I guess I’m now beginning to be impacted by jet lag. I see a headline titled, “Fake rabbi admits million-dollar tax fraud,” and just go on. It hits me a few moments later, though, that this is real.
The US Attorney’s Office press release gives the crux of the story in the first sentence: “A former Chicago man who lived in Israel since 2003 pleaded guilty [on Friday] to federal tax fraud conspiracy charges, admitting that he orchestrated a group of family members and others who tried to obtain at least $54 million in fraudulent federal and state income tax refunds using the identities of at least 2,900 prisoners and deceased persons.” The man is Marvin Berkowitz, and he did get at least $4.5 million from the IRS and state tax agencies. Also involved in the scheme was his son David (he earlier pleaded guilty); charges are pending against another son Yair and his son-in-law Eric Berkowitz.

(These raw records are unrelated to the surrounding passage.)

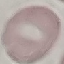

Summary:
  - Result: negative for malaria parasites
  - Preparation: thin blood smear
  - Stain: Giemsa
  - Capture: smartphone through the microscope eyepiece
  - Image type: automatically extracted cell patch, resized to 64 × 64 pixels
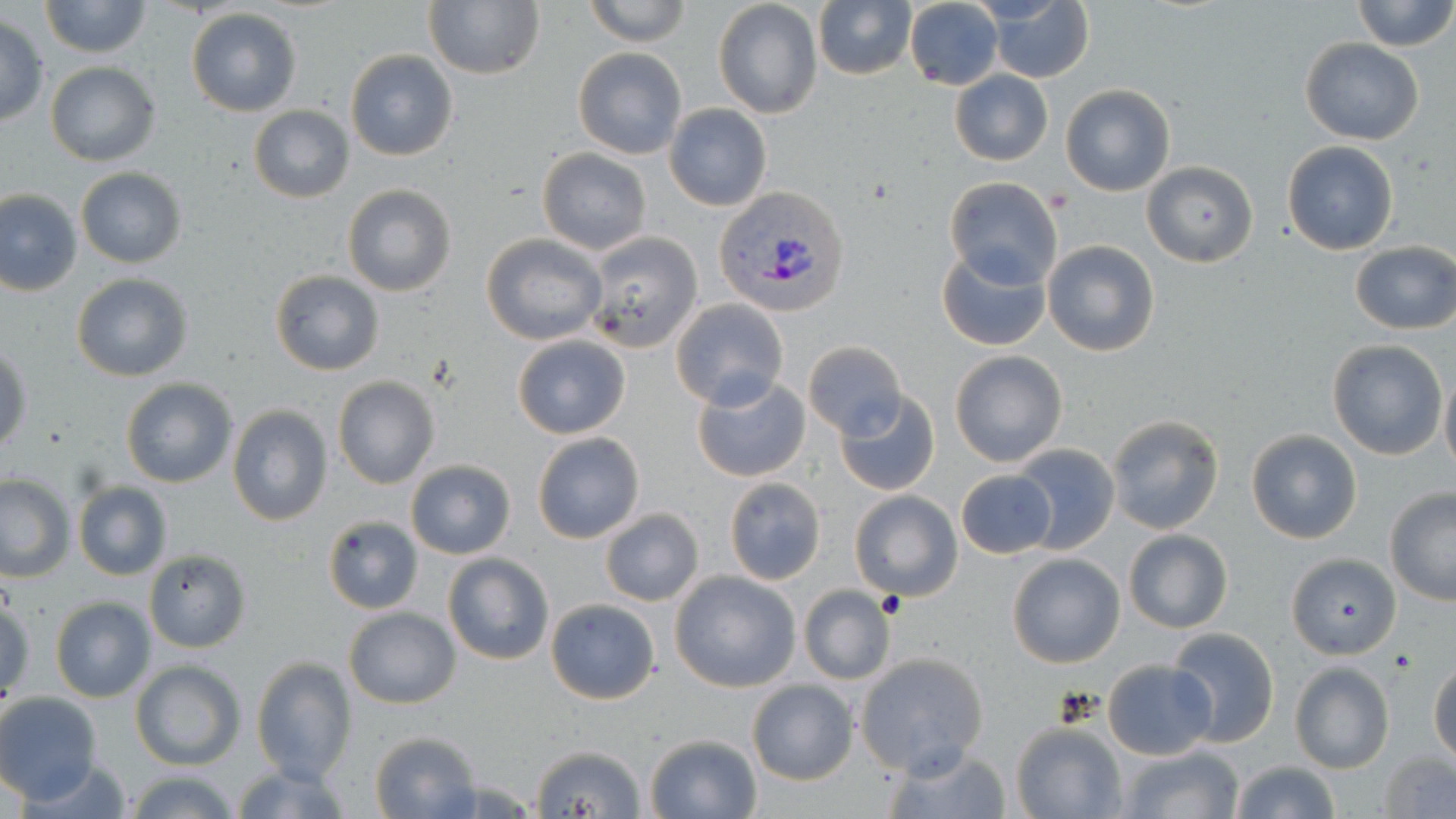 Approximate bounding boxes as (x1, y1, x2, y2) in pixels. Plasmodium vivax-infected red blood cell locations: (712, 187, 849, 319). Uninfected red blood cell locations: (39, 0, 150, 58), (583, 0, 689, 45), (812, 0, 918, 81), (904, 0, 1004, 91), (1350, 0, 1455, 51), (423, 1, 544, 81), (712, 1, 823, 119), (987, 2, 1094, 83), (186, 7, 302, 116), (0, 16, 47, 123), (1300, 38, 1423, 144), (572, 47, 687, 159), (345, 49, 458, 161), (44, 61, 161, 166), (950, 70, 1052, 165), (1060, 85, 1176, 197), (665, 104, 771, 211), (248, 105, 355, 202), (1282, 139, 1399, 255), (537, 147, 651, 255), (1141, 161, 1258, 268), (75, 167, 189, 269), (945, 177, 1062, 289), (342, 184, 457, 297), (1, 189, 82, 296), (584, 231, 703, 354), (481, 233, 607, 345), (1043, 240, 1159, 356), (1350, 242, 1456, 334), (937, 247, 1051, 351), (269, 269, 384, 376), (71, 273, 195, 383), (671, 300, 789, 411), (511, 336, 632, 438), (1327, 339, 1448, 460), (1, 342, 33, 454), (803, 342, 906, 437), (949, 349, 1069, 468), (1440, 369, 1456, 481), (691, 375, 812, 482), (332, 376, 440, 489), (120, 377, 237, 488), (834, 391, 940, 496), (226, 405, 333, 528), (1105, 414, 1226, 536), (1246, 428, 1363, 545), (532, 431, 645, 544), (1008, 443, 1119, 555), (405, 460, 515, 560), (954, 469, 1057, 560), (0, 474, 75, 582), (726, 476, 827, 584), (73, 482, 172, 581), (1384, 489, 1456, 604), (848, 490, 963, 603), (600, 508, 705, 606), (322, 515, 424, 614), (1124, 529, 1232, 632), (144, 549, 251, 652), (1285, 552, 1400, 659), (441, 553, 554, 667), (1007, 553, 1124, 668), (669, 571, 801, 693), (799, 585, 895, 685), (1, 596, 34, 703), (50, 598, 155, 703), (546, 598, 661, 705), (344, 608, 460, 709), (1165, 627, 1278, 747), (855, 652, 989, 774), (250, 656, 355, 784), (1102, 659, 1216, 759), (1429, 659, 1455, 763), (132, 661, 244, 769), (1289, 663, 1393, 774), (746, 680, 858, 785), (0, 692, 102, 804), (1010, 723, 1126, 818), (369, 730, 481, 818), (644, 734, 762, 818), (878, 741, 1012, 819), (526, 742, 651, 819), (1118, 745, 1243, 819), (1378, 749, 1456, 818), (18, 760, 139, 817), (1228, 760, 1340, 819), (233, 761, 352, 819), (126, 768, 241, 819). Platelet locations: (875, 593, 907, 620), (1386, 647, 1421, 680). Slide-level diagnosis: Plasmodium vivax. Optical microscopy. Thin blood film. May-Grünwald-Giemsa-stained preparation. Captured at 1000x magnification. One field of a larger specimen. Image is 1456×819 pixels.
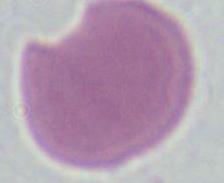
Summary:
  - Modality: micrograph
  - Identification: erythrocyte
  - Magnification: 1000x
Locate every Plasmodium parasite.
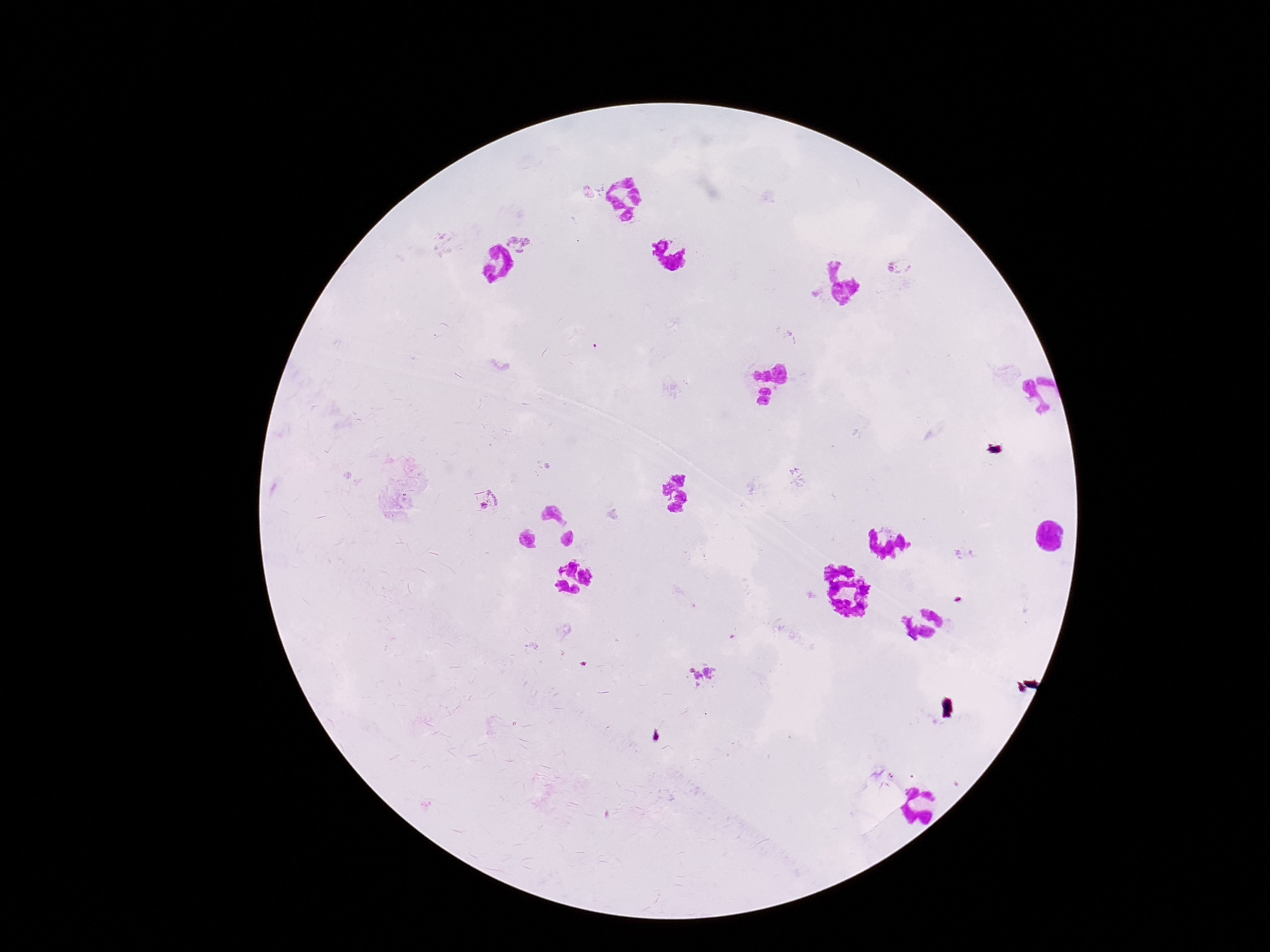
Approximate object centers, in pixels from the top-left corner.
Plasmodium parasites: (x=519, y=243), (x=901, y=266), (x=493, y=499), (x=693, y=670), (x=711, y=671), (x=698, y=676).

Patient malaria status: positive. Smartphone photograph taken through the microscope eyepiece. Thick blood film. 100x magnification. Single field of view. Image is 1270×952 pixels. Giemsa stain.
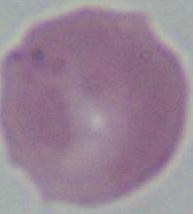

modality = photomicrograph
magnification = 1000x
identification = erythrocyte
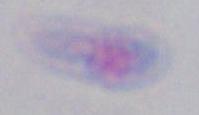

The scheme itself was quite complex:
According to Berkowitz’s plea agreement, between 2003 and August 2009, Berkowitz directed a conspiracy to file thousands of fraudulent state and federal income tax returns, using the names and social security numbers of federal inmates and deceased persons without their or their families’ knowledge or consent. The false returns included various fictitious and false items, including addresses and phone numbers, deductions, business losses and expenses, credits, and W-2 wage and 1099 income statements of earnings from employers. Berkowitz forged the signatures of the purported taxpayers on the returns, and then mailed packages from Israel containing the false returns, together with stamped envelopes, addressed to the IRS and state taxing agencies, to individuals working for him in the United States. Berkowitz instructed those individuals to mail the envelopes from different mailboxes in order to avoid raising suspicion at the IRS and state taxing agencies…
…Berkowitz variously misrepresented to a number of individuals that he worked with that he was a tax preparer, a certified public accountant, a rabbi, an attorney, and/or that he operated a tax preparation business. In some cases, Berkowitz provided these individuals with letters purporting to confirm that Berkowitz was employed by a company managing the tax returns of clients stationed in the Middle East, as well as with documents purporting to be powers of attorney authorizing Berkowitz, or Berkowitz’s co-conspirators, to act on behalf of the taxpayer.
This isn’t Marvin Berkowitz’s first brush with the law. Back in 1984 he received a permanent injunction from acting directly or indirectly as a tax preparer. That obviously didn’t work. The 188 to 235 months he’ll spend at ClubFed will likely make it a lot more difficult for him to act as a tax preparer, though.